第2話

通行券を発行してもらい、クリス様のいる外のベンチへ無駄に広いターミナルから足を進めている。

ここまで一時間も待たされやっと発行してもらったが、意外にも時間を食われて予定の到着時間に間に合わないかもしれない可能性を頭の外へ振り払う


外で待っているクリス様は、本来の予定が滅茶苦茶になったにも関わらず、その美しいたたずまいからは、焦りを感じさせず、高貴さを際立たせる長い耳に、赤みの強い生成色の白く長い髪が、より、美しさを感じさせている。


「やっと終ったよ」

と言って出てきた僕に微笑みかけるように


「ありがとう」

優しくと返してきてくれた

そのまま目線で合図を送ると、僕の少し後ろについて歩きだした。


隣にいて欲しいとまでは思わないけれど、もう少し前にでて歩いて欲しいなと、思いながら、駅へと向かっている。
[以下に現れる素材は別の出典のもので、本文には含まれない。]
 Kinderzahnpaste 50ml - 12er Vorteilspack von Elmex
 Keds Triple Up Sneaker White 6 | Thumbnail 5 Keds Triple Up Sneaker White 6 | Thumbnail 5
駅には小型の、といっても水車や荷車ぐらいの大きさのドラゴンが複数匹並んでいて、ドラゴンの上には、今からそこに座るであろう椅子が五、六個並べられており

椅子とドラゴンを繋ぐのは、椅子の下から通される紐がドラゴンに巻き付けられているだけである。


心もとなくはあるが、時間を間に合わせるには仕方ないと良い聞かせなかながら、いざ、落ちるようなことが、あったとしても、僕がクリス様を抱き抱えながら安全に着地させたら良いだけだ。と自分に言いつけ、そのガタガタの椅子に座って飛び立つのをまった。